| TASKS |
a – In the text on water permeation through BCY20 membranes, why was the mass spectrometer connected to the permeate side hygrometer?
b – Print the part of the text on water permeation through BCY20 membranes from "Water permeation in" up to and including "modifications with platinum.".

| PAGE TEXT |
Water permeation in such a device has not been investigated in any detail. The kinetic behaviour of this type of device, which could operate as a fuel cell and a water permeator, and more specifically the effect of electrodes on water permeation is not explored in detail to the best of author’s knowledge. For such an approach to be feasible it is crucial to understand water permeation mechanism, especially the nature of the surface sites that are necessary for water dissociation into the membrane as well as water incorporation. Such understanding will allow the rational design of water permeable fuel cell. This study investigates the impact of electrode modification on water permeation and tests stability of the membrane during water permeation and water-gas shift reactions via using different membrane modifications with platinum.

2. Experimental

The commercially obtained BaCe0.8Y0.2O3-α (BCY20) powder (Pi-kem LTD) was used to fabricate BCY20 membranes by pressing at 3 × 103 bar as a 16 mm diameter discs of 1 mm thickness. The membranes were then sintered at 1450°C for 12 hours. The geometrical dimensions were used to calculate the density of membranes. The obtained densities of membranes were more than 96% theoretical density (6.154 g/cm3 [18]). Platinum (Pt) ink (ESL Europe, type 5542-print grade) was used to modify membranes in different configurations (Pt was applied on the only feed side, permeate side, both side membrane surfaces and without Pt). After modifications, the membranes were sintered at 980°C for 10 minutes. The membranes were then bonded to an alumina tube with 8 mm ID and 12 mm OD. The gas tightness of the membranes was ensured by using the prepared ceramic sealants (60% BCY20 and 40% Pyrex by weight) [19] around the alumina tube and the membrane as shown in Fig. 1. This alumina tube was then placed into a quartz tube and the final reactor was inserted into the furnace. Water permeation experiments were conducted in the temperature range of 500-800°C. Measurements were taken at each temperature three hours after the water flux reached at a stable value. Dry helium (after Cole-Parmer CRS moisture trap) was fed to the permeate side and 3 mole % humidified nitrogen (the water mole fraction was controlled by Grant Instruments water bath) was fed to the feed side of the membrane reactor. The total flow rates of the feed and permeate gas streams were 100 mL (STP)/minute. The nitrogen leak to the helium side was monitored during experiments by a mass spectrometer (MKS CirrusTM Benchtop Atmospheric RGA System). The permeate side outlet water stream mole fraction and feed side inlet water stream mole fraction were monitored using dew point Vaisala hygrometers. The mass spectrometer was connected to the permeate side hygrometer to measure any leaks and to confirm the water mole fraction. The water permeation fluxes as a function of temperature at atmospheric pressure were measured. The partial pressure of the water on the feed side is kept constant for the all membranes. The water permeation flux was calculated by taking into account inlet and outlet partial pressures, flow rates of gases and exposed membrane area.

| DATASET EXTRACT |
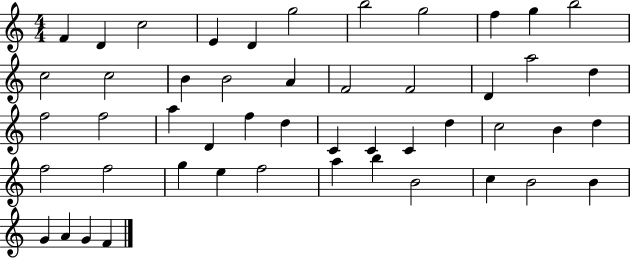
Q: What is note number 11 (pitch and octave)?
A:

| OUTPUTS BY TASK |
a – It was connected there to measure any leaks and to confirm the water mole fraction.

b –
Water permeation in such a device has not been investigated in any detail. The kinetic behaviour of this type of device, which could operate as a fuel cell and a water permeator, and more specifically the effect of electrodes on water permeation is not explored in detail to the best of author’s knowledge. For such an approach to be feasible it is crucial to understand water permeation mechanism, especially the nature of the surface sites that are necessary for water dissociation into the membrane as well as water incorporation. Such understanding will allow the rational design of water permeable fuel cell. This study investigates the impact of electrode modification on water permeation and tests stability of the membrane during water permeation and water-gas shift reactions via using different membrane modifications with platinum.